Universal Plan Intermediate Representation - Formal verification, synthesis, and optimization for distributed systems
Project description
UPIR: Universal Plan Intermediate Representation
Formal verification, automatic synthesis, and continuous optimization of distributed system architectures.
Table of Contents
- Overview
- Attribution
- Key Features
- Installation
- Quick Start
- Core Concepts
- Usage Examples
- Architecture
- API Documentation
- Examples
- Contributing
- License
- References
Overview
UPIR (Universal Plan Intermediate Representation) is an open-source framework for formally specifying, verifying, synthesizing, and optimizing distributed system architectures. It bridges the gap between high-level architectural requirements and production-ready implementations.
What UPIR Does
- Formal Verification: Prove that your architecture satisfies correctness properties using SMT solvers
- Automatic Synthesis: Generate implementation code from architectural specifications using CEGIS
- Continuous Optimization: Learn from production metrics to improve architectures using reinforcement learning
- Pattern Management: Extract and reuse proven architectural patterns
- Incremental Verification: Cache proofs for faster iteration
Why UPIR?
Designing distributed systems is hard. Traditional approaches rely on:
- Manual design prone to errors
- Ad-hoc validation that misses edge cases
- Trial-and-error optimization that wastes resources
- Reinventing patterns instead of reusing proven solutions
UPIR automates these processes using formal methods, program synthesis, and machine learning.
Attribution
This is a clean-room implementation based solely on public sources:
Primary Source: Automated Synthesis and Verification of Distributed Systems Using UPIR by Subhadip Mitra, published at TD Commons under CC BY 4.0 license.

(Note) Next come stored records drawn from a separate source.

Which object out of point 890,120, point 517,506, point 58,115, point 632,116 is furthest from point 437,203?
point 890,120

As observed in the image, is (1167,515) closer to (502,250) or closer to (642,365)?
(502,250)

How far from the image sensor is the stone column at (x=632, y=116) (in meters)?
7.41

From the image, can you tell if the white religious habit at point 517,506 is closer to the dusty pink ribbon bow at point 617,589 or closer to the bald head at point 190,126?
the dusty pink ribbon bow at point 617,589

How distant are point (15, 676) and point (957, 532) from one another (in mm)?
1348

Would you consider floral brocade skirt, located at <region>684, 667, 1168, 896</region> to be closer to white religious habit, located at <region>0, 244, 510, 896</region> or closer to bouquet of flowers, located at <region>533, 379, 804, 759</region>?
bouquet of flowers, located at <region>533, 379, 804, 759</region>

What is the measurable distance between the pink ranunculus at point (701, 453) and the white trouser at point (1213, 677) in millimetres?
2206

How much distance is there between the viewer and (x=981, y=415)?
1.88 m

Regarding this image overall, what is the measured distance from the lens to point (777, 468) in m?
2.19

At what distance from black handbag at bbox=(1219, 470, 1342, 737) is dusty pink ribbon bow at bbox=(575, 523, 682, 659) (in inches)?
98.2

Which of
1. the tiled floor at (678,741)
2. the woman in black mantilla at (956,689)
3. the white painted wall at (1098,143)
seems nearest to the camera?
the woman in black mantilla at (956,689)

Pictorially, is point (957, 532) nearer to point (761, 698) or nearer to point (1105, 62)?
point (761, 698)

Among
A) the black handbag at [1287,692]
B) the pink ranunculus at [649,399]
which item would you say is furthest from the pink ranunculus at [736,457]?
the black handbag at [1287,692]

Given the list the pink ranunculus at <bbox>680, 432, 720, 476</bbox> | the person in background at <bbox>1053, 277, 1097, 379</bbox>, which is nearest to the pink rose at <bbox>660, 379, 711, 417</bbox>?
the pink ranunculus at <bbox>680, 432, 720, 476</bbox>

Additional references listed in SOURCES.md.
Author: Subhadip Mitra
License: Apache 2.0
Project Status: Personal open source project, no affiliations
Key Features
1. Formal Specifications with Temporal Logic
Define requirements using Linear Temporal Logic (LTL):
from upir.core.temporal import TemporalOperator, TemporalProperty
# ALWAYS: Data consistency must always hold
always_consistent = TemporalProperty(
operator=TemporalOperator.ALWAYS,
predicate="data_consistent"
)
# WITHIN: Respond within 100ms
low_latency = TemporalProperty(
operator=TemporalOperator.WITHIN,
predicate="respond",
time_bound=100 # milliseconds
)
2. SMT-Based Verification
Verify architectures satisfy specifications:
from upir.verification.verifier import Verifier
from upir.verification.solver import VerificationStatus
verifier = Verifier()
results = verifier.verify_specification(upir)
for result in results:
if result.status == VerificationStatus.PROVED:
print(f"✓ Verified: {result.property.predicate}")
else:
print(f"✗ Failed: {result.property.predicate}")
print(f" Counterexample: {result.counterexample}")
3. Program Synthesis with CEGIS
Generate code from specifications:
from upir.synthesis.cegis import Synthesizer
synthesizer = Synthesizer(max_iterations=10)
sketch = synthesizer.generate_sketch(specification)
result = synthesizer.synthesize(upir, sketch)
if result.status.value == "SUCCESS":
print(result.implementation) # Generated code!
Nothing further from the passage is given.